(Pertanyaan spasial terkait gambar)

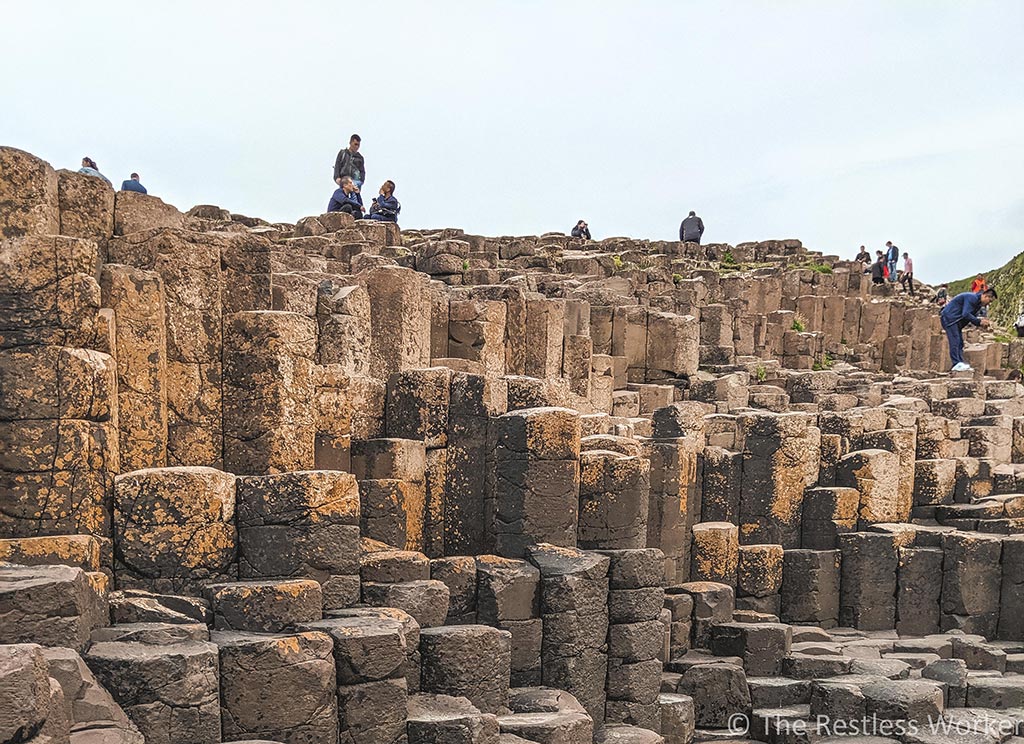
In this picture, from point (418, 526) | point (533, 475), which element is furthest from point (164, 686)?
point (533, 475)

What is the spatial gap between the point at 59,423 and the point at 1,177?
82.6 inches

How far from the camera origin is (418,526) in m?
11.6

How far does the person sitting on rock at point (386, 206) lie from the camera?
28.8 metres

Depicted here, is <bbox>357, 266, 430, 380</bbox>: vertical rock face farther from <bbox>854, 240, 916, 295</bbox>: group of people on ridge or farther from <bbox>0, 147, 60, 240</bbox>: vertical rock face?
<bbox>854, 240, 916, 295</bbox>: group of people on ridge

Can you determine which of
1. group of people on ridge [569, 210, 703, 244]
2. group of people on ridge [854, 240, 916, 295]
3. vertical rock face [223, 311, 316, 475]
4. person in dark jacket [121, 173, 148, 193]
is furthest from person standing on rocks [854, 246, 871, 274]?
vertical rock face [223, 311, 316, 475]

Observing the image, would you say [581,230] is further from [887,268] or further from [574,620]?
[574,620]

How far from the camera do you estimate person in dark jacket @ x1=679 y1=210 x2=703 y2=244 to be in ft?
140

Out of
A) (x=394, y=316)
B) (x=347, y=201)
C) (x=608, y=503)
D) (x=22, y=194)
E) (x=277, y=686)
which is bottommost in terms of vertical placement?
(x=277, y=686)

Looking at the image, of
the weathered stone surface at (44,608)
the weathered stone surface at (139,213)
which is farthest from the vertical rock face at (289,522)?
the weathered stone surface at (139,213)

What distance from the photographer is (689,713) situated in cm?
1281

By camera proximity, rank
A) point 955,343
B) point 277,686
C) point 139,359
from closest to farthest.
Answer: point 277,686, point 139,359, point 955,343

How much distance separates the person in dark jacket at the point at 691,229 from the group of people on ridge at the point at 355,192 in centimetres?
1619

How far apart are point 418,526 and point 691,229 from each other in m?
33.3

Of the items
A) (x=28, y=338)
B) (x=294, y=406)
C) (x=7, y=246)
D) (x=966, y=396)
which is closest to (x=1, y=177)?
(x=7, y=246)
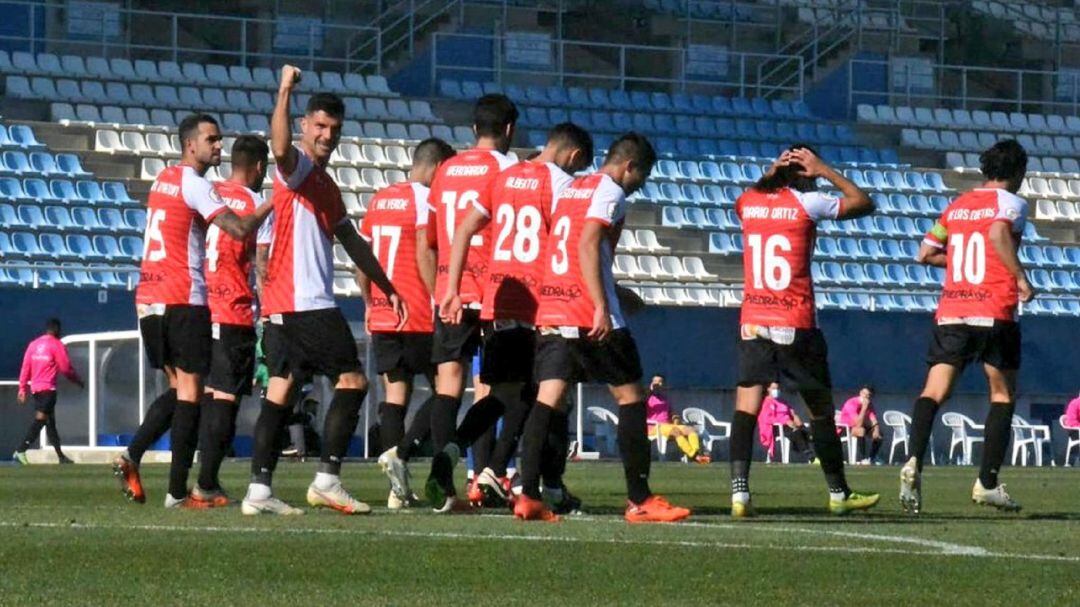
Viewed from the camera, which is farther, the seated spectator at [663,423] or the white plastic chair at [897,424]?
the white plastic chair at [897,424]

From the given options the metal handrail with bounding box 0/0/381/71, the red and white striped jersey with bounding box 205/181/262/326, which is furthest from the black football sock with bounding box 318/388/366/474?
the metal handrail with bounding box 0/0/381/71

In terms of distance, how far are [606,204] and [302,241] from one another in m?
1.35

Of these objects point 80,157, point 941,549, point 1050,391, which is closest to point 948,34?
point 1050,391

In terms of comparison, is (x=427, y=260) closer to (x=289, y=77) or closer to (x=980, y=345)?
(x=289, y=77)

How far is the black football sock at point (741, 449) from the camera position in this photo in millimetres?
11078

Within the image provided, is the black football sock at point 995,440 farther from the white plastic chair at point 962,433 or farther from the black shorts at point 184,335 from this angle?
the white plastic chair at point 962,433

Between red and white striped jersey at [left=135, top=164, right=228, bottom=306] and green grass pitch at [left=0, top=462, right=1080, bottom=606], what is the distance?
1053 mm

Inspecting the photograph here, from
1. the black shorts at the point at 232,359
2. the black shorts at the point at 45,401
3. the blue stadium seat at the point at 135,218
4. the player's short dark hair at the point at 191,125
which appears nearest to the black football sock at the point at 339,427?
the black shorts at the point at 232,359

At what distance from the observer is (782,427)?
2820 cm

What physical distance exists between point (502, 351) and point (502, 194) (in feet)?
2.38

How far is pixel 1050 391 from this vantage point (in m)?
30.3

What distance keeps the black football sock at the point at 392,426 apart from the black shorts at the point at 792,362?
192cm

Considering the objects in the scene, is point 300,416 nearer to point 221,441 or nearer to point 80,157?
point 80,157

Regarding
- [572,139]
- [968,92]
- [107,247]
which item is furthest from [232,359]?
[968,92]
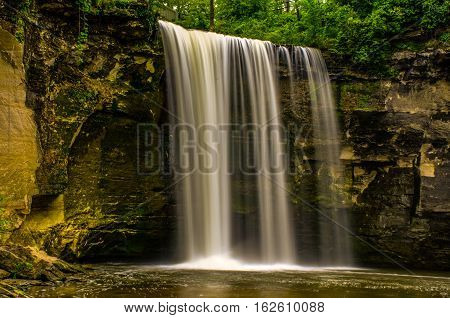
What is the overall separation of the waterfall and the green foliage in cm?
170

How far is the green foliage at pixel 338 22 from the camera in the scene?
494 inches

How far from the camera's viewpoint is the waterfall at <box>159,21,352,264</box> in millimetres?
10953

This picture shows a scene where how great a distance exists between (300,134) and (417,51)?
12.9 feet

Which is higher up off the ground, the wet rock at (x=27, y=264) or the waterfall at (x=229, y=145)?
the waterfall at (x=229, y=145)

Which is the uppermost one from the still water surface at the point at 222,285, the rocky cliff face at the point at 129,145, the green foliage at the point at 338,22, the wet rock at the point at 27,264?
the green foliage at the point at 338,22

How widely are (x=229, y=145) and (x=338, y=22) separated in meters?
5.50

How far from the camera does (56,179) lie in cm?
920

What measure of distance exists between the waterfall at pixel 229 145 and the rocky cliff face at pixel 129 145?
1.50 feet

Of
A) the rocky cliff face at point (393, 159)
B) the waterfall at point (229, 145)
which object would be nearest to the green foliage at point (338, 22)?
the rocky cliff face at point (393, 159)

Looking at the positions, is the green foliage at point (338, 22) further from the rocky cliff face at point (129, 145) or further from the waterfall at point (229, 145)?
the waterfall at point (229, 145)

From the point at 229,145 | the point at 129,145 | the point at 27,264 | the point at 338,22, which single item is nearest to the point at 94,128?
the point at 129,145

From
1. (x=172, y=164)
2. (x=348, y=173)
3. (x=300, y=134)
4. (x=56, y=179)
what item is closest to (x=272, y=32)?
(x=300, y=134)

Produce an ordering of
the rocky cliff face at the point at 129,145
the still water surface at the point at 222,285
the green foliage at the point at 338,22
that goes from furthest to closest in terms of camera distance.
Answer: the green foliage at the point at 338,22 < the rocky cliff face at the point at 129,145 < the still water surface at the point at 222,285

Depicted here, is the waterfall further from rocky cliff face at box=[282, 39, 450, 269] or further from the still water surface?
the still water surface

Latihan => Tuliskan kembali apa adanya baris-baris catatan, mulai dari baris yang memuat "Produce an ordering of" sampai baris terakhir catatan.

Jawaban Latihan =>
Produce an ordering of
the rocky cliff face at the point at 129,145
the still water surface at the point at 222,285
the green foliage at the point at 338,22
that goes from furthest to closest in terms of camera distance.
Answer: the green foliage at the point at 338,22 < the rocky cliff face at the point at 129,145 < the still water surface at the point at 222,285

Depicted here, is the waterfall further from rocky cliff face at box=[282, 39, 450, 269] or further from the still water surface?
the still water surface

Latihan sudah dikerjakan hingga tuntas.